Мама как бы оцепенела от ожидания. Прошло всего четыре месяца, как она несколько окрепла и смогла, пошатываясь, пройти километра три-четыре от Поспешевки до Крупца. Прошло всего каких-то два месяца с тех пор, когда, сидя у окна в хате, она говорила мне: «Ингочка, лезу, как собака», – и вытягивала из головы клок волос. В Рыльске волосы мягкие, как шелк, редкие, но уже пробиваются новые, темные. Позже, рассматривая фотографию того времени, мама удивлялась: «Ингочка, смотри, ни одного седого волоса, а тогда казалось – старуха». В Рыльске утихли чирьи, но мама была изможденная, и только широкая кость, прямая спина, широкие плечи не давали возможность понять, до чего же она худа. Лицо с углубившимися морщинами над переносицей, бледность, печать страданий на лице…

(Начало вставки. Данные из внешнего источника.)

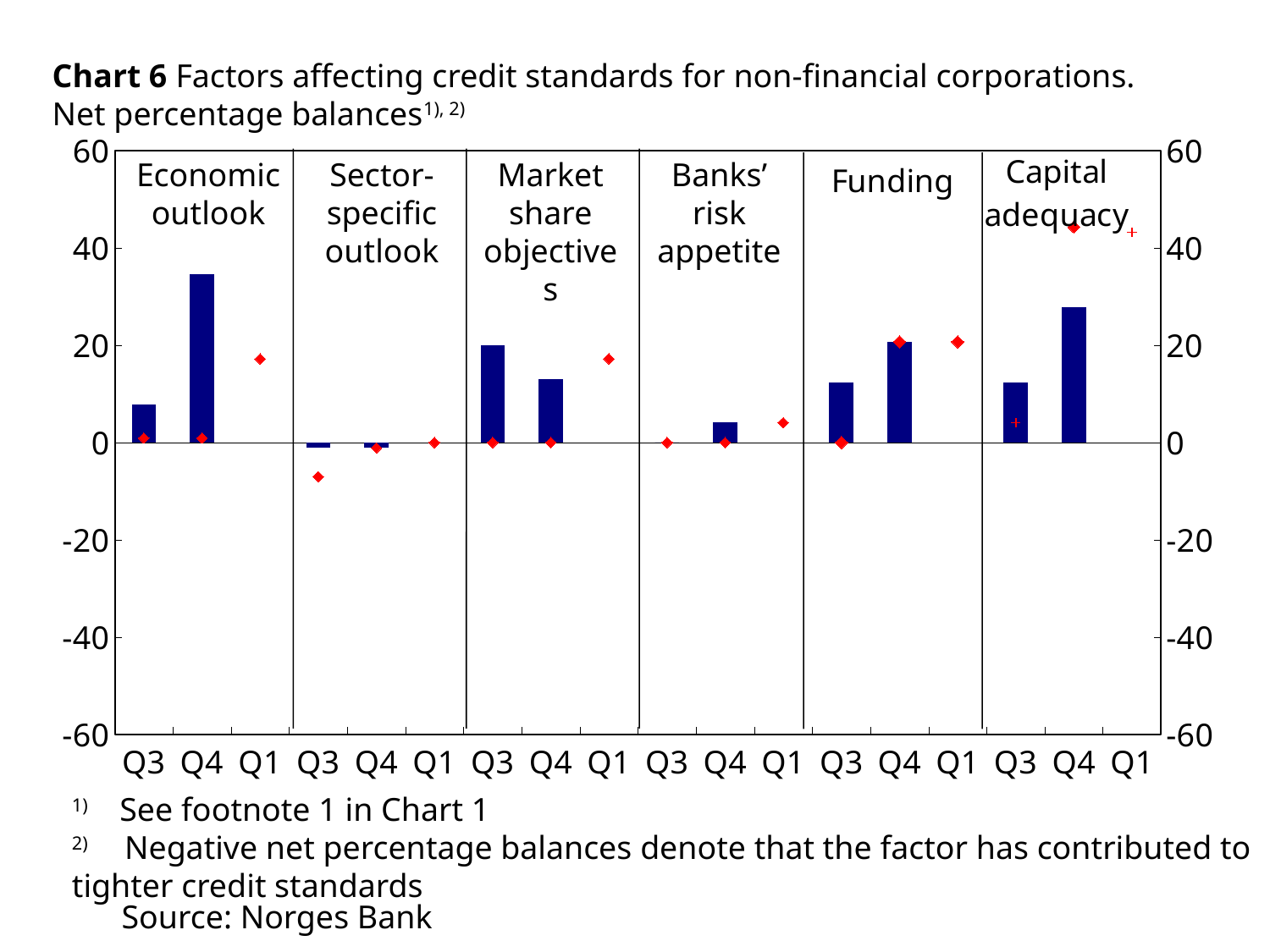
Is the Q1 marker for Capital adequacy greater or less than 40? greater Which quarters are shown on the x axis within each panel of Chart 6? Q3, Q4, Q1 Which factor is the only one with negative bars in Chart 6? Sector-specific outlook Which factor has the highest Q4 bar in Chart 6? Economic outlook Is the Q4 bar for Capital adequacy greater or less than 20? greater What kind of chart is Chart 6? bar chart How many factors (panels) are shown in Chart 6? 6 For Economic outlook, which bar is larger, Q3 or Q4? Q4 What is the source given for Chart 6? Norges Bank For Market share objectives, which bar is larger, Q3 or Q4? Q3 Is the Q4 bar for Economic outlook greater or less than 20? greater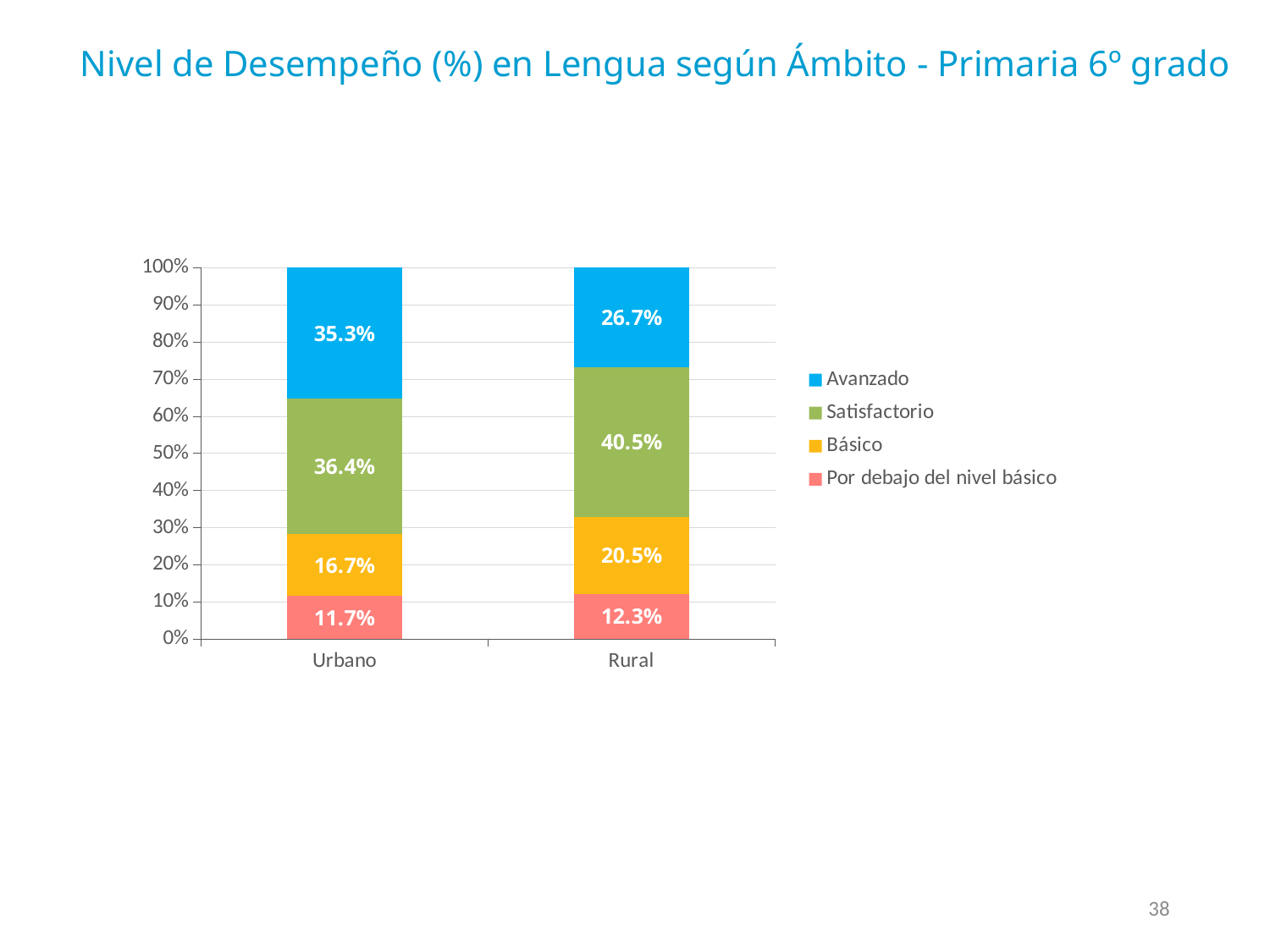
What is the Por debajo del nivel básico value for Rural? 12.3% How many categories are shown on the x axis? 2 What is the difference between the Básico values for Rural and Urbano? 3.8% Which category has the higher Avanzado value, Urbano or Rural? Urbano What is the Satisfactorio value for Rural? 40.5% What is the Avanzado value for Urbano? 35.3% How many series does the legend list? 4 What is the Básico value for Urbano? 16.7% Which category has the higher Satisfactorio value, Urbano or Rural? Rural What kind of chart is shown on the slide? Stacked bar chart Which series has the lowest value for Urbano? Por debajo del nivel básico What is the difference between the Avanzado values for Urbano and Rural? 8.6%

Отвыкла ли мама от папы? Не знаю. Наверное. Но я помню, что самое дорогое было – папина карточка, обрезанная по самую шею, папина гимнастерка, при немцах зашитая и теперь вытащенная из подушки. Мама продолжала любить, и ей, как и мне, не приходило в голову, что папа может не приехать за нами. Худенькая мама всю войну была как бы бесплотной. Но если в начале войны она то ходила с Таткой по полям, подбирая картошку, фасоль, то продавала что-то на базаре, после освобождения, мне кажется, вся ее сила уходила на ожидание письма от папы, на ожидание его приезда.
Мама не плакала. Потерянная, она часто сидела на тахте, а может на кровати, и читала, перечитывала папины письма. Они не были похожи ни на те, что папа писал из Ленинграда, после выхода из тюрьмы, ни на те, что папа писал в начале войны. Они были чужими.

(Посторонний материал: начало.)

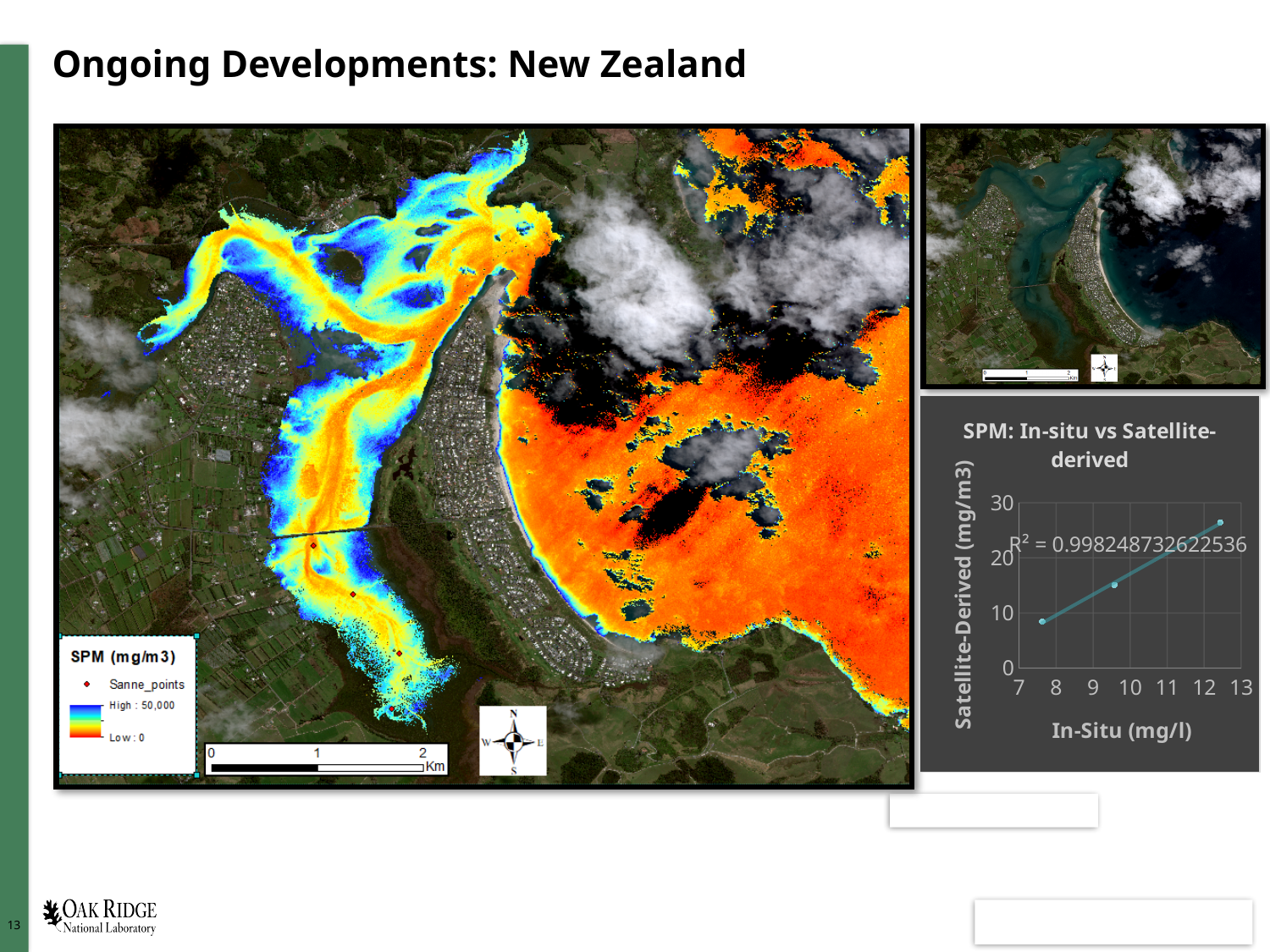
In the 'SPM: In-situ vs Satellite-derived' chart, is the middle data point's satellite-derived value greater or less than 20? less In the 'SPM: In-situ vs Satellite-derived' chart, is the lowest satellite-derived value greater or less than 10? less What is the y-axis label of the 'SPM: In-situ vs Satellite-derived' chart? Satellite-Derived (mg/m3) In the 'SPM: In-situ vs Satellite-derived' chart, which point has the larger satellite-derived value: the one with the smallest in-situ value or the one with the largest in-situ value? the one with the largest in-situ value In the 'SPM: In-situ vs Satellite-derived' chart, is the in-situ value of the lowest point greater or less than 8? less What is the R² value shown on the 'SPM: In-situ vs Satellite-derived' chart? R² = 0.998248732622536 In the 'SPM: In-situ vs Satellite-derived' chart, do the satellite-derived values rise or fall as the in-situ values increase? rise What kind of chart is 'SPM: In-situ vs Satellite-derived'? scatter chart What is the x-axis label of the 'SPM: In-situ vs Satellite-derived' chart? In-Situ (mg/l) How many data points are plotted in the 'SPM: In-situ vs Satellite-derived' chart? 3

Тогда мне даже в голову не могло прийти, что папа не приедет за нами. А сейчас я считаю – с марта 38-го года, когда папа был арестован, по март 44-го, когда папа приехал за нами в Рыльск, родители прожили вместе всего один год – с конца марта 40-го до мая 41-го. Один год за шесть лет!
Беспокойство, обида, ревность и злость изводили маму. Конечно, письма читала и тетя Леля, может, и бабушка. И у всех, у мамы, наверное, тоже, возникало предположение – а нет ли у Здравко другой женщины? Тогда у нас в семье появилось новое слово – ППЖ: полевая походная жена, обидно звучащее, несправедливое, но сложившееся в утешение оставленным и брошенным.